(Records to use)
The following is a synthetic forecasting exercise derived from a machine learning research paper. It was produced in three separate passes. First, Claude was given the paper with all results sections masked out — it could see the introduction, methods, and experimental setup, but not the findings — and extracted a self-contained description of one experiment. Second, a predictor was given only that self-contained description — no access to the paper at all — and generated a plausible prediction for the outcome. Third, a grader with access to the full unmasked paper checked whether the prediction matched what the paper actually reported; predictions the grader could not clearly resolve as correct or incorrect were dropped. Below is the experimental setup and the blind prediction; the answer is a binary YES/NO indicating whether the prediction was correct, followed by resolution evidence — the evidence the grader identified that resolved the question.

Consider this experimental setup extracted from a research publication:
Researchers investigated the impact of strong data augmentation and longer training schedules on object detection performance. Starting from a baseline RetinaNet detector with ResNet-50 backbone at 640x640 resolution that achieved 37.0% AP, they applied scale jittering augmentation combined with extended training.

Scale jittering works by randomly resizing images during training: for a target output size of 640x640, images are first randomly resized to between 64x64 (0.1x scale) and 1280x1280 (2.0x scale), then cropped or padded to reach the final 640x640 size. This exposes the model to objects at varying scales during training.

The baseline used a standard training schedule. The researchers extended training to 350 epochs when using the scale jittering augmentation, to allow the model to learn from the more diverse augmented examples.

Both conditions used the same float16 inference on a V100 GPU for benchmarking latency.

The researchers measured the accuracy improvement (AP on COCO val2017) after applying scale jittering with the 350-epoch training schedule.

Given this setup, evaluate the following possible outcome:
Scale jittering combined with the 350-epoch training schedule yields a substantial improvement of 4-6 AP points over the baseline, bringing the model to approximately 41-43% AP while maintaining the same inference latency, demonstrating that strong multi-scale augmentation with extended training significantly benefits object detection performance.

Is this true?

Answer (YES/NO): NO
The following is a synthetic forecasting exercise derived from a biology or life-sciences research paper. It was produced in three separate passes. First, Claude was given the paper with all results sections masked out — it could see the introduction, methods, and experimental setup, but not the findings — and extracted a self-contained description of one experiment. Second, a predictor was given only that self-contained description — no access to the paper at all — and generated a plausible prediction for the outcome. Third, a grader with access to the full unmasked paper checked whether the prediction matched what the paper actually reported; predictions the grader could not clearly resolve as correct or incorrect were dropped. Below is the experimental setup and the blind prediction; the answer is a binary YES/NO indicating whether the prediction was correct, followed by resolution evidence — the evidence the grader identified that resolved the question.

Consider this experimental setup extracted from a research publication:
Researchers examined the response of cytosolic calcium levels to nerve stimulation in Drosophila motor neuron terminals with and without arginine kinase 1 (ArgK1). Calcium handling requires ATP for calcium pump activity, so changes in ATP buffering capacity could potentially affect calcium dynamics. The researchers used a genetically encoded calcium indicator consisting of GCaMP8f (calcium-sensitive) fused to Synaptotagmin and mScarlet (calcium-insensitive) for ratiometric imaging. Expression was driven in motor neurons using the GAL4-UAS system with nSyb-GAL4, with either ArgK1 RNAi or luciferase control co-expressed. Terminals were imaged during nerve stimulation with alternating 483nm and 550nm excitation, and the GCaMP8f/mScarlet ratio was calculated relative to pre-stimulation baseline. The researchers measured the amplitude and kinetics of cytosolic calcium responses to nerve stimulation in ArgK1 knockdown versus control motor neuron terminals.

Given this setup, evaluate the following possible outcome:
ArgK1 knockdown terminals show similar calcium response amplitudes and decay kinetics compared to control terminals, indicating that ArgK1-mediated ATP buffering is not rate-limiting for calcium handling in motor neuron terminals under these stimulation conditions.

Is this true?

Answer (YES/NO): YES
(End Records to use)
Exercise prompt. Repeat the data word for word, leaving out no line.

Finished task.
The following is a synthetic forecasting exercise derived from a machine learning research paper. It was produced in three separate passes. First, Claude was given the paper with all results sections masked out — it could see the introduction, methods, and experimental setup, but not the findings — and extracted a self-contained description of one experiment. Second, a predictor was given only that self-contained description — no access to the paper at all — and generated a plausible prediction for the outcome. Third, a grader with access to the full unmasked paper checked whether the prediction matched what the paper actually reported; predictions the grader could not clearly resolve as correct or incorrect were dropped. Below is the experimental setup and the blind prediction; the answer is a binary YES/NO indicating whether the prediction was correct, followed by resolution evidence — the evidence the grader identified that resolved the question.

Consider this experimental setup extracted from a research publication:
Researchers investigated the impact of strong data augmentation and longer training schedules on object detection performance. Starting from a baseline RetinaNet detector with ResNet-50 backbone at 640x640 resolution that achieved 37.0% AP, they applied scale jittering augmentation combined with extended training.

Scale jittering works by randomly resizing images during training: for a target output size of 640x640, images are first randomly resized to between 64x64 (0.1x scale) and 1280x1280 (2.0x scale), then cropped or padded to reach the final 640x640 size. This exposes the model to objects at varying scales during training.

The baseline used a standard training schedule. The researchers extended training to 350 epochs when using the scale jittering augmentation, to allow the model to learn from the more diverse augmented examples.

Both conditions used the same float16 inference on a V100 GPU for benchmarking latency.

The researchers measured the accuracy improvement (AP on COCO val2017) after applying scale jittering with the 350-epoch training schedule.

Given this setup, evaluate the following possible outcome:
Scale jittering combined with the 350-epoch training schedule yields a substantial improvement of 4-6 AP points over the baseline, bringing the model to approximately 41-43% AP while maintaining the same inference latency, demonstrating that strong multi-scale augmentation with extended training significantly benefits object detection performance.

Is this true?

Answer (YES/NO): NO
The following is a synthetic forecasting exercise derived from a biology or life-sciences research paper. It was produced in three separate passes. First, Claude was given the paper with all results sections masked out — it could see the introduction, methods, and experimental setup, but not the findings — and extracted a self-contained description of one experiment. Second, a predictor was given only that self-contained description — no access to the paper at all — and generated a plausible prediction for the outcome. Third, a grader with access to the full unmasked paper checked whether the prediction matched what the paper actually reported; predictions the grader could not clearly resolve as correct or incorrect were dropped. Below is the experimental setup and the blind prediction; the answer is a binary YES/NO indicating whether the prediction was correct, followed by resolution evidence — the evidence the grader identified that resolved the question.

Consider this experimental setup extracted from a research publication:
Researchers examined the response of cytosolic calcium levels to nerve stimulation in Drosophila motor neuron terminals with and without arginine kinase 1 (ArgK1). Calcium handling requires ATP for calcium pump activity, so changes in ATP buffering capacity could potentially affect calcium dynamics. The researchers used a genetically encoded calcium indicator consisting of GCaMP8f (calcium-sensitive) fused to Synaptotagmin and mScarlet (calcium-insensitive) for ratiometric imaging. Expression was driven in motor neurons using the GAL4-UAS system with nSyb-GAL4, with either ArgK1 RNAi or luciferase control co-expressed. Terminals were imaged during nerve stimulation with alternating 483nm and 550nm excitation, and the GCaMP8f/mScarlet ratio was calculated relative to pre-stimulation baseline. The researchers measured the amplitude and kinetics of cytosolic calcium responses to nerve stimulation in ArgK1 knockdown versus control motor neuron terminals.

Given this setup, evaluate the following possible outcome:
ArgK1 knockdown terminals show similar calcium response amplitudes and decay kinetics compared to control terminals, indicating that ArgK1-mediated ATP buffering is not rate-limiting for calcium handling in motor neuron terminals under these stimulation conditions.

Is this true?

Answer (YES/NO): YES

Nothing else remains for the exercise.